The average beach resort depends heavily on the mainland electricity supply to function: to heat up saunas, keep refreshments ice cold and ensure every imaginable need is catered to for the guests. However, there is a trend starting in the development of luxury resorts to incorporate renewable energy, particularly solar power, in their designs to minimise the impact on the surrounding environment.
Make no mistake, these resorts are the pinnacle of luxury. An example of one such resort is the Club Med Finolhu Villas situated in the Kaafu Atoll in the Maldives. Designed by the world-famous architect Yuji Yamakazi, the resort offers individual chalets which ensure maximum privacy.

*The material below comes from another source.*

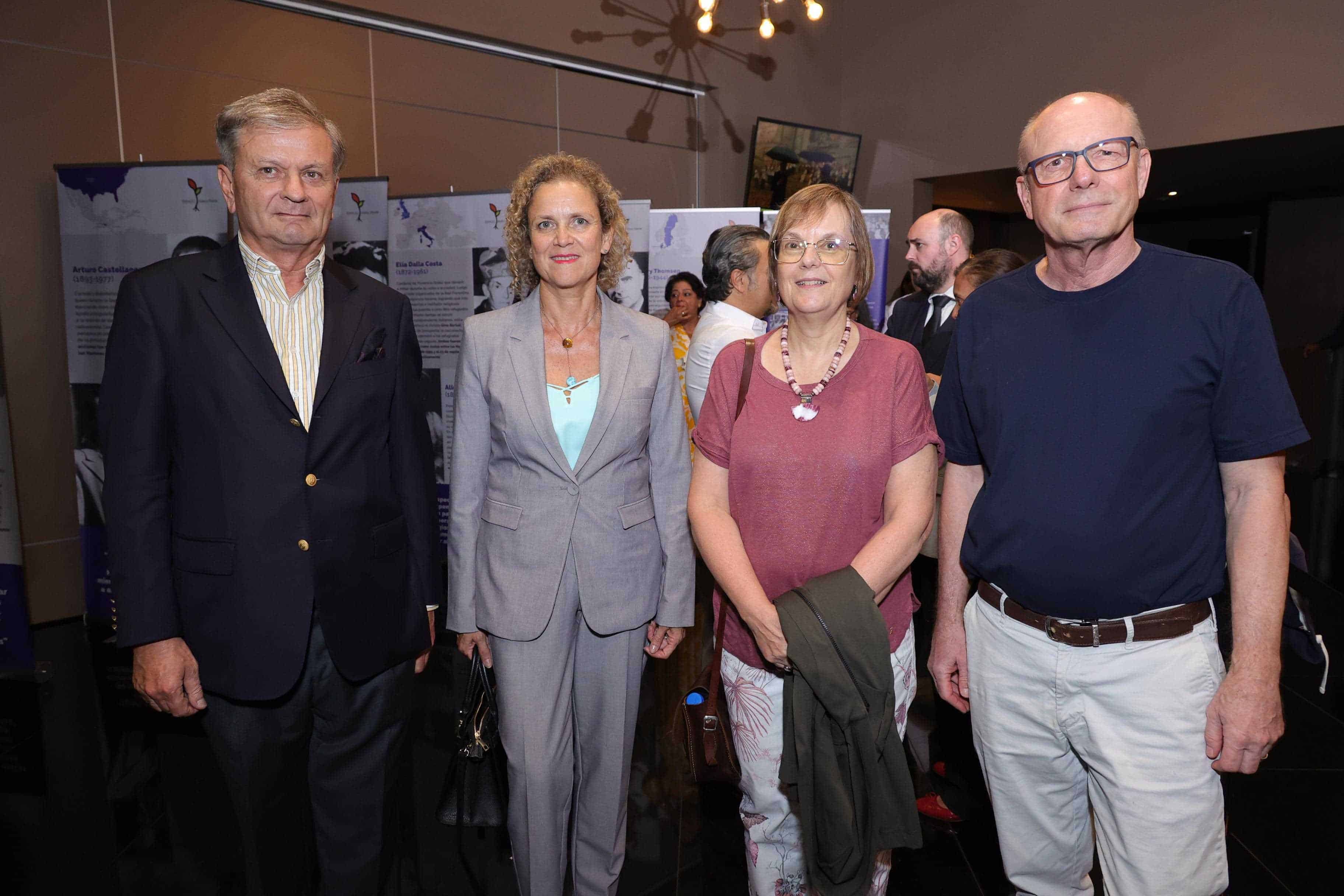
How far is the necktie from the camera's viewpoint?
3580mm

Private pools, beaches and elegantly designed chalets offer the opportunity for guests to enjoy their surroundings in undisturbed peace and quiet. Should some social interaction be desired, there are world class facilities available in the form of a central bar, restaurant, gym and wellness spa, all designed to match the identity of the resort.
One of the key concepts of incorporating solar power in the resort is designing the solar panels to fit seamlessly into the resort. Rather than trying to hide the panels, the walkways have been constructed that allow the panels form the roof. Only noticeably visible from the air, when a guest is walking from their private beach to the central area, the panels are barely visible.
Producing over 1 megawatt of electricity each day, the resort is fully powered by renewable energy and 100% off the grid. Enough energy is harnessed by the sun so that surplus electricity is stored for use on overcast weather days. Coupled with a desalination plant that produces fresh water, the island is a model to be emulated for eco-resorts.
With a shift in design thinking centered around environmental responsibility, resorts such as the Finolhu Villas, offered exclusively by Club Med, are proof that you don’t need to sacrifice luxury to deliver a world class holiday experience that is friendly to the planet.